## Work required
Give back, word for word, every line from the one containing "This pakistani man" to the end of the listing, and nothing more.

## Supplied data
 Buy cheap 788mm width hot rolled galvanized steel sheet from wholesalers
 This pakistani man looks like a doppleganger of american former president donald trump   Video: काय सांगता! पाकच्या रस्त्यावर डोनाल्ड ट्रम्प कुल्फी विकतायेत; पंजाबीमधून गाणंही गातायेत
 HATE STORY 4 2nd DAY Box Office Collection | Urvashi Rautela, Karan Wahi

## Problem solution
 This pakistani man looks like a doppleganger of american former president donald trump   Video: काय सांगता! पाकच्या रस्त्यावर डोनाल्ड ट्रम्प कुल्फी विकतायेत; पंजाबीमधून गाणंही गातायेत
 HATE STORY 4 2nd DAY Box Office Collection | Urvashi Rautela, Karan Wahi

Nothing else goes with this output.